The Smith Commission, the group charged with the task of thrashing out a proposal on greater powers for Scotland, will have its first full meeting on 22 October in a bid to seal a deal by the end of next month.

The group, led by chairman Lord Smith of Kelvin, will meet representatives of Scotland's main political parties at the Green Investment Bank in Edinburgh to make sure a proposal on how the country would be granted greater devolution.

The five parties represented in the Scottish Parliament will have two representatives each on the Commission.

"Having spoken to all of the parties individually, I believe the will is there to reach agreement," said Lord Smith ahead of talks.

"Today's talks give them the chance to sit down around the table together, find common ground and begin the process of delivering what the people of Scotland expect - a substantial and cohesive package of new powers which will strengthen the Scottish Parliament within the UK."

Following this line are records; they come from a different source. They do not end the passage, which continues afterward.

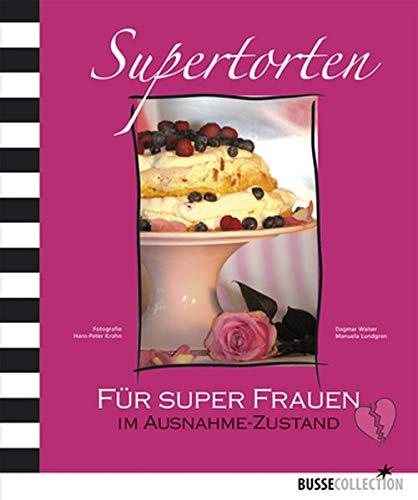 Supertorten Für super Frauen im Ausnahme-Zustand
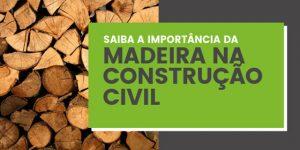 Importância da madeira na Construção Civil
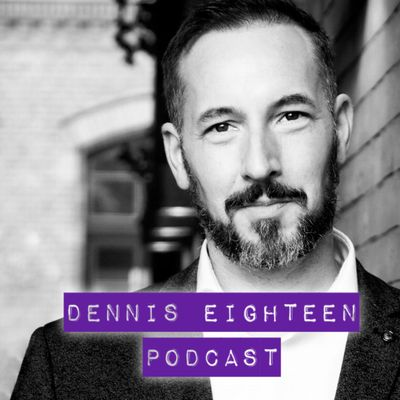 Dennis Eighteen Podcast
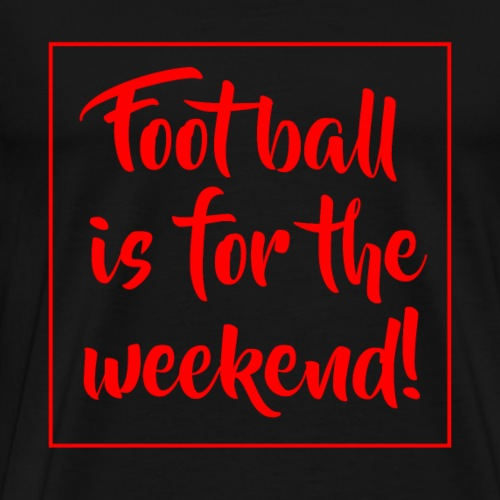 Football is for the weekend! - Männer Premium T-Shirt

The mainstream political parties -Conservatives, Liberal Democrats and Labour - pledged to grant Scots more power over taxation and spending if they voted against independence in the referendum.

On 18 September, over 80% of Scots turned out to vote and, in the end, 55% decided Scotland should stay part of the 307-year union with England.

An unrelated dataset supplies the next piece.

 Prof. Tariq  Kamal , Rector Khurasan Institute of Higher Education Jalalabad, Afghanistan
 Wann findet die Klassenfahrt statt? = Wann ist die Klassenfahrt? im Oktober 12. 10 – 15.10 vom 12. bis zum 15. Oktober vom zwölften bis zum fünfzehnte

However, concerns have mounted that Whitehall would fail to deliver on devolution promises as many politicians have raised the question over how the changes would affect the rest of the UK, whether Scottish MPs should be allowed to vote on English laws, and whether Prime Minister David Cameron's Conservative party will block any proposals.

"It was an unconditional vow that became conditional as the hangover set in," said Scottish National Party MP Angus MacNeil.

Meanwhile, 120,000 people signed a petition urging Westminster to keep promises on devolution.

Scottish Secretary Alistair Carmichael said earlier this month: "There will be no delay while the rest of the UK catches up with Scotland."